## Your objective
Pull out from the material below all lines with "class".

## Dataset excerpts
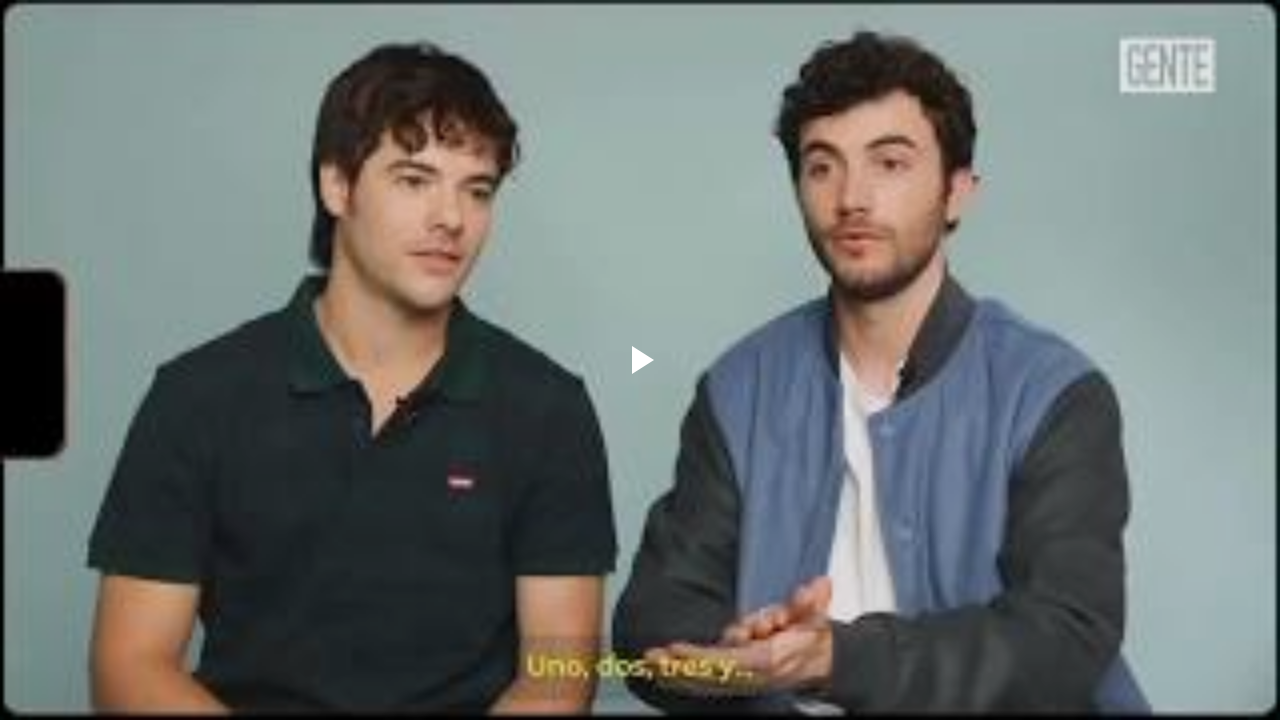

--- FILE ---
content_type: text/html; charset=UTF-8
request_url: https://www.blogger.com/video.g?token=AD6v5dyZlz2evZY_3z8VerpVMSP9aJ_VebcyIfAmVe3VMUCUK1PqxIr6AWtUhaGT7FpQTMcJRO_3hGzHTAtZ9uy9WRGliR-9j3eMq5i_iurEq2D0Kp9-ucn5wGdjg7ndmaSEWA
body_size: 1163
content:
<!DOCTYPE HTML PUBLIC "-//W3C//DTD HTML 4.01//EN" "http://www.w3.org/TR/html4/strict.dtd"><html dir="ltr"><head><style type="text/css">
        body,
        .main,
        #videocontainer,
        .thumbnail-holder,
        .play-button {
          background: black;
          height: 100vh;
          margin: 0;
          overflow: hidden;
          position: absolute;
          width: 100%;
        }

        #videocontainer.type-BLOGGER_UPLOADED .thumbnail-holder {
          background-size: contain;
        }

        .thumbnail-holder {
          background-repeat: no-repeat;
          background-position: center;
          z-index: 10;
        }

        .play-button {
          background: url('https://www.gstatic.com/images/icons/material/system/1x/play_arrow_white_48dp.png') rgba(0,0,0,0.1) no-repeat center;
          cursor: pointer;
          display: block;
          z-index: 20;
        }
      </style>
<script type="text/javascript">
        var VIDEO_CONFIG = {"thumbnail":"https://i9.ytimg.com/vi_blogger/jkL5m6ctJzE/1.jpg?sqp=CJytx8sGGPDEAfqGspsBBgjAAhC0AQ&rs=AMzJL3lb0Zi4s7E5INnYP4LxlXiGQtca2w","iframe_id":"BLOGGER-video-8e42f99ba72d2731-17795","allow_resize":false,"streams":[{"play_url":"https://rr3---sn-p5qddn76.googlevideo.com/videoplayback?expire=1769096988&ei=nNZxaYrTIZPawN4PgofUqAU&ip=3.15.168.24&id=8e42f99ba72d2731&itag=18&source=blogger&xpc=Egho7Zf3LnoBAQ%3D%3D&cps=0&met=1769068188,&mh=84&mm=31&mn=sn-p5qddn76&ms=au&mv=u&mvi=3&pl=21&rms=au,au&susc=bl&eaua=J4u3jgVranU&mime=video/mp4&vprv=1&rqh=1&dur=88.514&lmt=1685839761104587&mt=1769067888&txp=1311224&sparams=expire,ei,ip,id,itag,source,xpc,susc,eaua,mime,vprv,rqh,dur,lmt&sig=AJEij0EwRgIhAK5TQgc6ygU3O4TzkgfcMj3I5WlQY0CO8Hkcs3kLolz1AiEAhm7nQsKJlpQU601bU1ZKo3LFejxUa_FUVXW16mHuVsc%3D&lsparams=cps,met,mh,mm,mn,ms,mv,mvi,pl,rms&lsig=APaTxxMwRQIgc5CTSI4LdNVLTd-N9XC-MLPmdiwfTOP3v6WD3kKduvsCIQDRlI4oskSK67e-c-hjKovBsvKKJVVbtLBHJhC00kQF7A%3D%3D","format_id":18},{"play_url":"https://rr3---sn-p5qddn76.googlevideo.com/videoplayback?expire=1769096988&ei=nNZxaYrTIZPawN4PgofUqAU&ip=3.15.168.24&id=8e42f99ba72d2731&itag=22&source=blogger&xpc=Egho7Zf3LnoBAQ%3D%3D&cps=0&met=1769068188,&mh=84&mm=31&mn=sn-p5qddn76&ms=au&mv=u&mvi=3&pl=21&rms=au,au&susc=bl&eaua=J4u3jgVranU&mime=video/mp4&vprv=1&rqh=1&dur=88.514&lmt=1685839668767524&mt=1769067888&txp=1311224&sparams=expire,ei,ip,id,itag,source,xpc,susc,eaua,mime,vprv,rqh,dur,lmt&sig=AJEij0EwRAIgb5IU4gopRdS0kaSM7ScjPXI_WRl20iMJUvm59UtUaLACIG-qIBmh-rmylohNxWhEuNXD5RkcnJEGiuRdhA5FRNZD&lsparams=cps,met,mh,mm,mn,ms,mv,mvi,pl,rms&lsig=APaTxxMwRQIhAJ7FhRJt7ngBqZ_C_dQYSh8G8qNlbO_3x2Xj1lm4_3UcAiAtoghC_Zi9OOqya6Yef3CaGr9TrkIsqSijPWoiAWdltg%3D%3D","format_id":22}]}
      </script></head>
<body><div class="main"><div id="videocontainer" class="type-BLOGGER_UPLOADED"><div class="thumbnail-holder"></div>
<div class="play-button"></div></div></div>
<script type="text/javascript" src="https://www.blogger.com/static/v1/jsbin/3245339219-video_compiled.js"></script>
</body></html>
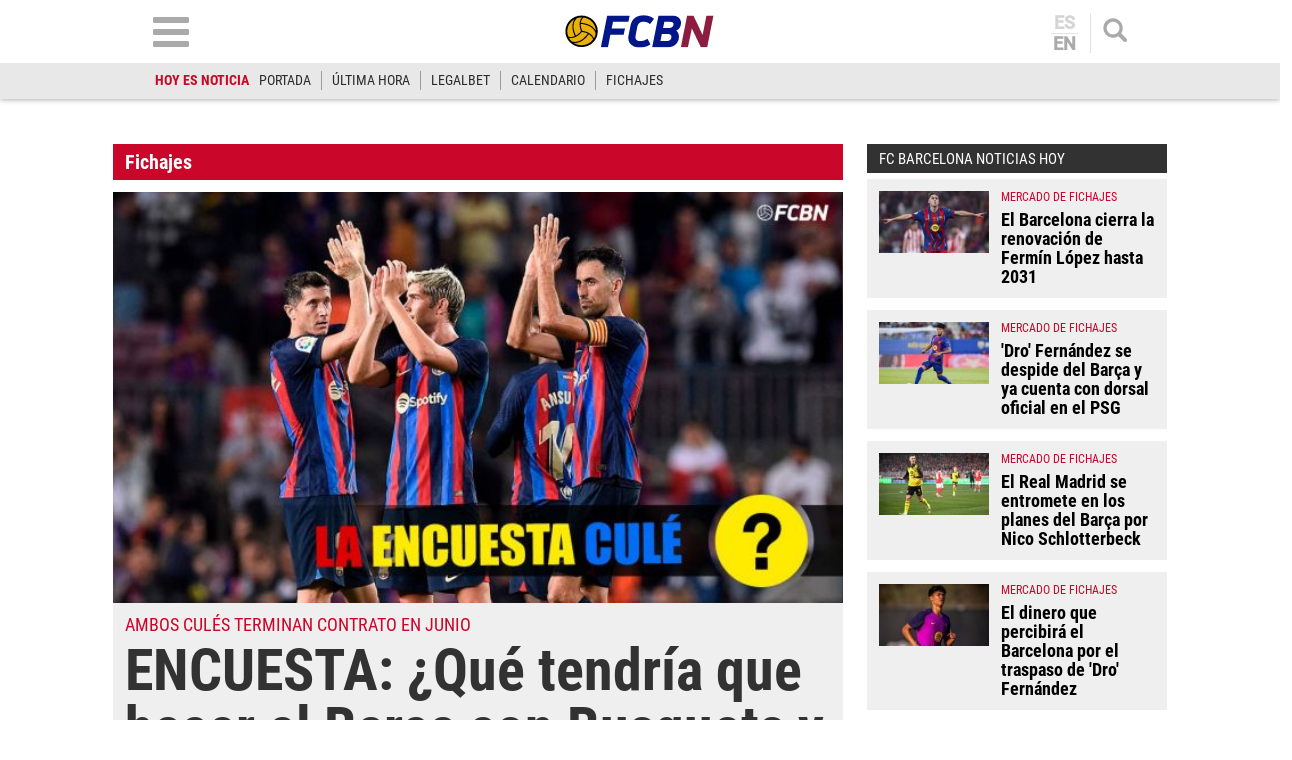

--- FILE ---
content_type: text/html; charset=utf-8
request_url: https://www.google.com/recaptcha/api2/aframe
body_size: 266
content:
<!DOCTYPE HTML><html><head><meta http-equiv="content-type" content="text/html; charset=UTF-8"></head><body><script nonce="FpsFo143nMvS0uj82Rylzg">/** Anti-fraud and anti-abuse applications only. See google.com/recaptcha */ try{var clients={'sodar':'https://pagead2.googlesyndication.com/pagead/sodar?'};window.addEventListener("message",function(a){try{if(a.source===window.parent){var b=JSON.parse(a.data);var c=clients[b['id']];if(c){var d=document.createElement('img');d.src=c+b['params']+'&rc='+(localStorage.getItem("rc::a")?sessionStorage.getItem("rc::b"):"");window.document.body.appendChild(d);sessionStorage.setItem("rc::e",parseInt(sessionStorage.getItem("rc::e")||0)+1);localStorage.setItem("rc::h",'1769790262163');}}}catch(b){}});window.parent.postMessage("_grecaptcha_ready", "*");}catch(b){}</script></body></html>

## Your response
<body><div class="main"><div id="videocontainer" class="type-BLOGGER_UPLOADED"><div class="thumbnail-holder"></div>
<div class="play-button"></div></div></div>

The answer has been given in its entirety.